- _COMPITI DA SVOLGERE_:
**A.** Individua nel brano sulla proiezione tutti i sostantivi preceduti da un aggettivo possessivo di prima persona plurale ed elencali.
**B.** Scrivi il seguito del brano sulla proiezione, partendo dopo la sua ultima frase.

- _BRANO SCELTO_:
La proiezione è un fenomeno affascinante che a scuola difficilmente ci viene insegnato. E’ un trasferimento involontario del nostro comportamento inconscio sugli altri, in modo da farci credere che queste qualità in realtà appartengano ad altre persone. Quando siamo ansiosi riguardo alle nostre emozioni o ai lati inaccettabili della nostra personalità, per un meccanismo di difesa attribuiamo queste qualità agli oggetti esterni e agli altri. Se per esempio abbiamo scarsa tolleranza nei confronti degli altri, probabilmente è perché tendiamo ad attribuire loro il nostro stesso senso di inferiorità. Ovviamente c’è sempre un “gancio” che ci invita a compiere la proiezione; una particolare qualità imperfetta degli altri attiva alcuni aspetti del nostro io che rivendicano la nostra attenzione. Così qualunque cosa dell’io non riconosciamo come nostra viene proiettata sugli altri. Tutti noi vediamo solo ciò che siamo.

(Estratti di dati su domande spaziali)
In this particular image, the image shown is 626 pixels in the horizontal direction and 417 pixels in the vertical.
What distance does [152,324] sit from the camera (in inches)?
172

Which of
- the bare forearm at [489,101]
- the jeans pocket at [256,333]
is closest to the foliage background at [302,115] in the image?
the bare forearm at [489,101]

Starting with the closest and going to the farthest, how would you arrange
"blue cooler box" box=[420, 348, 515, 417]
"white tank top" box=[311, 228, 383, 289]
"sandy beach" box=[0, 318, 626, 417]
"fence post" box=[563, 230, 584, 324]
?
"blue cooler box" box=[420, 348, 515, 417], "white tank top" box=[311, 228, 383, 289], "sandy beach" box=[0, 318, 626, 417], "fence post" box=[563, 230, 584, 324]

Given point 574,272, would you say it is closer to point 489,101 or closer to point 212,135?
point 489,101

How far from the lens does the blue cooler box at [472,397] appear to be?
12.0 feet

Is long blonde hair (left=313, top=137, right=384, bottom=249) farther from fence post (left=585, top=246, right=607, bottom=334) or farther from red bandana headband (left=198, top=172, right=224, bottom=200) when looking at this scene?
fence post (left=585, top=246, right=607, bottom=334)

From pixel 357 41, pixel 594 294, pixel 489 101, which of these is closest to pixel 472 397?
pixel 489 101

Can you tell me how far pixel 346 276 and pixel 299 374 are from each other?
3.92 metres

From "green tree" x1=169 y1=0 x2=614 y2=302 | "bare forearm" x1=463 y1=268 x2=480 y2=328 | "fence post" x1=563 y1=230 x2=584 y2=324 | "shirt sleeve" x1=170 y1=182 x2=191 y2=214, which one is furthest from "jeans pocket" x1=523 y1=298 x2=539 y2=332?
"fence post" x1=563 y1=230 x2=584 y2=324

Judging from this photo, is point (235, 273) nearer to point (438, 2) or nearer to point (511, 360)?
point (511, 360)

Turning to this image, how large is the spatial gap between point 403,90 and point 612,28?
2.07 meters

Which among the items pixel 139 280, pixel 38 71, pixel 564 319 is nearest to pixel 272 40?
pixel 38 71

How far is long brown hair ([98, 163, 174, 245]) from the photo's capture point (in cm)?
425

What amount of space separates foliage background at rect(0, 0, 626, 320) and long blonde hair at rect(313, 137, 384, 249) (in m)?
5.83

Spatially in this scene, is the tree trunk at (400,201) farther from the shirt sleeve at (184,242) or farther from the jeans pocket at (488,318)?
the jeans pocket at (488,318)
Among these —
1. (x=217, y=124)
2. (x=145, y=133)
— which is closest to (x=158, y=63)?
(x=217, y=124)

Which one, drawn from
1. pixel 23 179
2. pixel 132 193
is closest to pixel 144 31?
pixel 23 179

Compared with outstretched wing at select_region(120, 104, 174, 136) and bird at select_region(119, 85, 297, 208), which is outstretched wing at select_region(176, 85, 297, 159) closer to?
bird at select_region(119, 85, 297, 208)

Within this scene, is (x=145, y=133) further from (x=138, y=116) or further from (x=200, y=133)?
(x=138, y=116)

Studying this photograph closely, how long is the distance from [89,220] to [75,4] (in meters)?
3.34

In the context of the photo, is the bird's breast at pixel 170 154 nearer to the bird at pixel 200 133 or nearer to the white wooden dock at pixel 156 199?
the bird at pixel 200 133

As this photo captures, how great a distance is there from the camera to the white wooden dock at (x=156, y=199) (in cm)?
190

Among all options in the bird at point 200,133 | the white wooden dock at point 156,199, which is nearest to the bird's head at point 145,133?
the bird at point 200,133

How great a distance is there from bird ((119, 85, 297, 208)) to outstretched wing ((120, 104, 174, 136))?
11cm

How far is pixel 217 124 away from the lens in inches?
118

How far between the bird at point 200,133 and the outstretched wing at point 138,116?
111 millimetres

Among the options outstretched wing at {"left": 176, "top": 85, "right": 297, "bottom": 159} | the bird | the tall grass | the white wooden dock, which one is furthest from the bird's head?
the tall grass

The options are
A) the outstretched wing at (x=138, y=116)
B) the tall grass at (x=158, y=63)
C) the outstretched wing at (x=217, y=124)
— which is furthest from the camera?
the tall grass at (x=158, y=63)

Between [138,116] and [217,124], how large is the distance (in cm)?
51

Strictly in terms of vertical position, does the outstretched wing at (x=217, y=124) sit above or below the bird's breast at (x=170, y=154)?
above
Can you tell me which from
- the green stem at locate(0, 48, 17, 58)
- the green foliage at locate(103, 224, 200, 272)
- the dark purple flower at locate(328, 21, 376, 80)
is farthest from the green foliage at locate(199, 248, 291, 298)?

- _RISULTATI ATTESI_:
**A.**
- comportamento
- emozioni
- personalità
- senso
- io
- attenzione

**B.**
Mi piace pensare a questo fenomeno in termini di energia elettrica. Immaginate di avere un centinaio di prese elettriche differenti sul petto, e ognuna di esse rappresenti una qualità. Le qualità che riconosciamo e abbracciamo hanno un coperchio di protezione, perciò sono sicure: non sono percorse dalla corrente. Invece le qualità che ci creano problemi, quelle che non abbiamo ancora riconosciuto e fatto nostre, hanno carica elettrica. Così, quando si presentano individui che mettono in atto una di queste qualità, è come se essi inserissero la spina direttamente nella nostra presa. Se per esempio siamo a disagio con la nostra rabbia o la neghiamo, attireremo persone colleriche nella nostra vita, sopprimeremo il nostro personale senso di rabbia e sentenzieremo che gli altri sono collerici.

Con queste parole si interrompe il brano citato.